> [EXERCISE BRIEF]:
Output all of the data verbatim.

*** Opening EXTRACTED RECORDS ***

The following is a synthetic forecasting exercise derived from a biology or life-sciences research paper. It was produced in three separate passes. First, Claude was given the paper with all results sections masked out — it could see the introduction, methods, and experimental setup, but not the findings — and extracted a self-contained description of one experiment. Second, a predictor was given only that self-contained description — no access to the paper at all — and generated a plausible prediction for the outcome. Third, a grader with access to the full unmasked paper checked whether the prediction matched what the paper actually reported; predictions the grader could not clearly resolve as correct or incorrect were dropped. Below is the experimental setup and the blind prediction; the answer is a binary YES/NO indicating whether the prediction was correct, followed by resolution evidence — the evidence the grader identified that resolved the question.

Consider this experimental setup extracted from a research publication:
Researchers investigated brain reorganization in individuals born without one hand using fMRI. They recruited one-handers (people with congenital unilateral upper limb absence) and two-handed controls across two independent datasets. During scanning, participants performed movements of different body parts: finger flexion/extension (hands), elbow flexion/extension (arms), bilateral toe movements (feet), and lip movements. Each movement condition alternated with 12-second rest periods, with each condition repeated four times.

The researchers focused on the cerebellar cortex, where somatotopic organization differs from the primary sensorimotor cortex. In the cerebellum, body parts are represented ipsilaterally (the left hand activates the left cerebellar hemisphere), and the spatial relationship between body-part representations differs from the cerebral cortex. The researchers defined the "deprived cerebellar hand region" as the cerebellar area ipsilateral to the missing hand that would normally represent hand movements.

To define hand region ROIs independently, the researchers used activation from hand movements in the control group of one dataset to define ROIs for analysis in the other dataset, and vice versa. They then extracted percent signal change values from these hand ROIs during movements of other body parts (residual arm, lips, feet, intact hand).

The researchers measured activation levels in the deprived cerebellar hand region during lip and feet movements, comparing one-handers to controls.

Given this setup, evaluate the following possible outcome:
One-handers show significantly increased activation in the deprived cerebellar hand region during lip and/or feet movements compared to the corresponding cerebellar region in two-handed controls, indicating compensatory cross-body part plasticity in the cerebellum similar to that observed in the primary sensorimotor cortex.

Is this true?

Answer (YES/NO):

*** Closing EXTRACTED RECORDS ***

> [YOUR RESPONSE]:
The following is a synthetic forecasting exercise derived from a biology or life-sciences research paper. It was produced in three separate passes. First, Claude was given the paper with all results sections masked out — it could see the introduction, methods, and experimental setup, but not the findings — and extracted a self-contained description of one experiment. Second, a predictor was given only that self-contained description — no access to the paper at all — and generated a plausible prediction for the outcome. Third, a grader with access to the full unmasked paper checked whether the prediction matched what the paper actually reported; predictions the grader could not clearly resolve as correct or incorrect were dropped. Below is the experimental setup and the blind prediction; the answer is a binary YES/NO indicating whether the prediction was correct, followed by resolution evidence — the evidence the grader identified that resolved the question.

Consider this experimental setup extracted from a research publication:
Researchers investigated brain reorganization in individuals born without one hand using fMRI. They recruited one-handers (people with congenital unilateral upper limb absence) and two-handed controls across two independent datasets. During scanning, participants performed movements of different body parts: finger flexion/extension (hands), elbow flexion/extension (arms), bilateral toe movements (feet), and lip movements. Each movement condition alternated with 12-second rest periods, with each condition repeated four times.

The researchers focused on the cerebellar cortex, where somatotopic organization differs from the primary sensorimotor cortex. In the cerebellum, body parts are represented ipsilaterally (the left hand activates the left cerebellar hemisphere), and the spatial relationship between body-part representations differs from the cerebral cortex. The researchers defined the "deprived cerebellar hand region" as the cerebellar area ipsilateral to the missing hand that would normally represent hand movements.

To define hand region ROIs independently, the researchers used activation from hand movements in the control group of one dataset to define ROIs for analysis in the other dataset, and vice versa. They then extracted percent signal change values from these hand ROIs during movements of other body parts (residual arm, lips, feet, intact hand).

The researchers measured activation levels in the deprived cerebellar hand region during lip and feet movements, comparing one-handers to controls.

Given this setup, evaluate the following possible outcome:
One-handers show significantly increased activation in the deprived cerebellar hand region during lip and/or feet movements compared to the corresponding cerebellar region in two-handed controls, indicating compensatory cross-body part plasticity in the cerebellum similar to that observed in the primary sensorimotor cortex.

Is this true?

Answer (YES/NO):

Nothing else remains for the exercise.